The initial disagreement began in 2013, when the Bauers contracted the purchase and installation, as well as the permit filing fees, with Ready Windows for a total of $24,804.05. A two-dimensional drawing of the doors and windows that were to be replaced were sketched by an unlicensed engineer and filed with Miami-Dade County Building Department, and the project was completed. 

But the Bauers were unhappy with the services provided, according to court records. The couple wrote Ready Windows noted all initial defects in the project and added to the list as additional defects that were found. The Bauers refused to pay the final bill and refused to let Ready Windows into their home to complete the remaining project punch list items and final inspection.

By January 2014, Ready Windows filed a Claim of Lien and a Complaint to Foreclose Mechanic’s Lien after being barred payment and job completion.  

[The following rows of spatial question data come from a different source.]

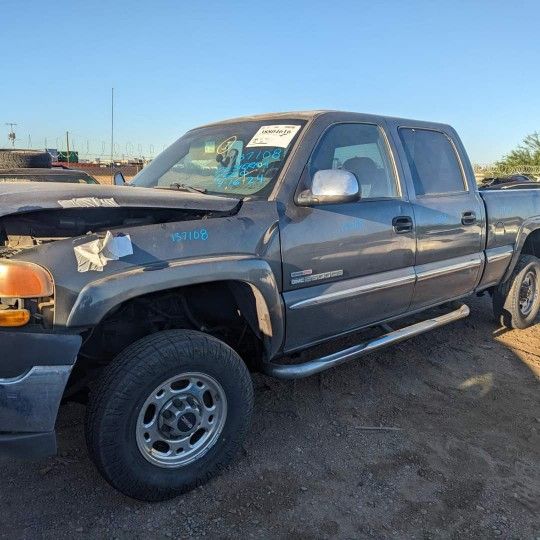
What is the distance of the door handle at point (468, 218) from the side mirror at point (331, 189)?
5.32 feet

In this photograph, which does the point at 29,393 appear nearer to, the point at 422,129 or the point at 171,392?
the point at 171,392

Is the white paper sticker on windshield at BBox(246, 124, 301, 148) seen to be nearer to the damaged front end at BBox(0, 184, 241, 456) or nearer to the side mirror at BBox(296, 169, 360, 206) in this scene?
the side mirror at BBox(296, 169, 360, 206)

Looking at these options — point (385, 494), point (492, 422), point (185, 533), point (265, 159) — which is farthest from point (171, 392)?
point (492, 422)

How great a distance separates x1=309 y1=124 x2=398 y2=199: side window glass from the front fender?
88 centimetres

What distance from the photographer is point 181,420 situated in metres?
2.51

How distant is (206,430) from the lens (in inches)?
104

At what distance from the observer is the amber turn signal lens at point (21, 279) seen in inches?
81.5

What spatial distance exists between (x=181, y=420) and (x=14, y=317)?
920mm

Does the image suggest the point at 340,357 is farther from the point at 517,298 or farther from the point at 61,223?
the point at 517,298

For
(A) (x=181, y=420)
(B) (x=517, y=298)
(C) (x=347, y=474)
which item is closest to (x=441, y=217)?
(B) (x=517, y=298)

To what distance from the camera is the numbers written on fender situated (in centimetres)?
243

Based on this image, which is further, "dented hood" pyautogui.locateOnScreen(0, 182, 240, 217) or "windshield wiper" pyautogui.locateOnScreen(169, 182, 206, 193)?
"windshield wiper" pyautogui.locateOnScreen(169, 182, 206, 193)

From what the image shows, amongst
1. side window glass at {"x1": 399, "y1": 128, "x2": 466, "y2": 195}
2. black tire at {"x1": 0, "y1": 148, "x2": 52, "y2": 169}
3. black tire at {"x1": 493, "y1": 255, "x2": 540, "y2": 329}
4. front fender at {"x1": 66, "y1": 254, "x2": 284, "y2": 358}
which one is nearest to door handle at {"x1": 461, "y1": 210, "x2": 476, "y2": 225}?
side window glass at {"x1": 399, "y1": 128, "x2": 466, "y2": 195}

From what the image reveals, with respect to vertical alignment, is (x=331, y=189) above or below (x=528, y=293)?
above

“After a bench trial, the trial court entered a final judgment, which found that the contract was divisible into particular amounts for the products to be delivered, the permit filing fees, and the installation services,” according to the opinion.

Though the Bauers’ claimed the project failed since an unlicensed engineer drew plans, the trial court disagreed and deemed "the term ‘engineer’ was used in the contract colloquially,” and all the “products delivered were in their represented condition, were adequate and fit the spaces for the doors and windows,” according to the opinion. The trial court's ruling was the "the Bauers received the benefit of their bargain."

However, Ready Windows was still found in breach of contract "requiring installation services because it did not adequately, thoroughly, and properly install the doors and windows in the residence," according to the opinion, which said the company was not entitled to the $3,600 provision for installation. After the trial court entered final judgment in favor of Ready Windows for $9,039.05, both the company and the Bauers were denied motions for rehearing. 

The couple filed a notice of appeal from the final judgment, and the window company filed a notice of cross-appeal, which the appeals court also affirmed. Both the Bauers and Ready Windows filed motions for appellate fees, since the both claimed they were the prevailing party in the suit. But pursuant to Trytek v Gale Industries Inc., the appeals court said in the opinion that “each party lost on their appeal, while each party successfully defended that part of the judgment in their favor on the other party’s cross-appeal.”

"Because both parties prevailed on significant issues, this Court finds that appellate fees are not warranted for either party," the appeals court ruled. 

All motions for appellate fees are denied.